Start of EXERCISE PASSAGE

Design/methodology/approach
An online choice experiment was conducted to determine consumers' evaluation of the blockchain-based traceability of Feta cheese with a quota sample of 715 Greek consumers. Pearson bivariate correlation and mean comparison were used to examine the relationship between consumer ethnocentrism and QR use behaviour. Random parameter logit models were employed to examine consumers’ valuation of the examined attributes and interaction terms.
Findings
The results show that ethnocentric consumers are willing to pay more for blockchain-based traceability information. Ethnocentric consumers tend to scan QR codes with traceability information. Spending more time reading traceability information embedded in QR codes does not lead to a higher willingness-to-pay (WTP) for traceable food products.
Practical implications
The findings suggest that patriotic marketing messages can draw consumers' attention to blockchain-based traceability information. The modest WTP for and low familiarity with blockchain-based traceability systems raise the need for educating consumers regarding the benefits of blockchain in traceability systems.

End of EXERCISE PASSAGE
Start of PROVIDED INFORMATION

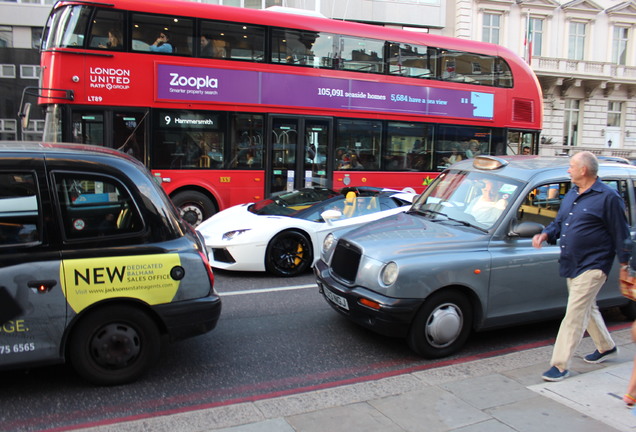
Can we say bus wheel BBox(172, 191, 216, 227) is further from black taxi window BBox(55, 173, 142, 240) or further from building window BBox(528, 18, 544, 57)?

End of PROVIDED INFORMATION
Start of PROVIDED INFORMATION

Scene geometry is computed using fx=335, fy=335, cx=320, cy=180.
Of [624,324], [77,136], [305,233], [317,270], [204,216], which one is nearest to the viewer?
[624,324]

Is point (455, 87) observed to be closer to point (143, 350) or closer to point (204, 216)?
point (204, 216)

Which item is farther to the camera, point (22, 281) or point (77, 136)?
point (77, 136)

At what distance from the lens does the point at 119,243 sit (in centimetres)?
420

End of PROVIDED INFORMATION

Copy everything in the Feta cheese study summary from "Design/methodology/approach" down to "and interaction terms.". Use only the text for this.

*SOLVED PROBLEM:*
Design/methodology/approach
An online choice experiment was conducted to determine consumers' evaluation of the blockchain-based traceability of Feta cheese with a quota sample of 715 Greek consumers. Pearson bivariate correlation and mean comparison were used to examine the relationship between consumer ethnocentrism and QR use behaviour. Random parameter logit models were employed to examine consumers’ valuation of the examined attributes and interaction terms.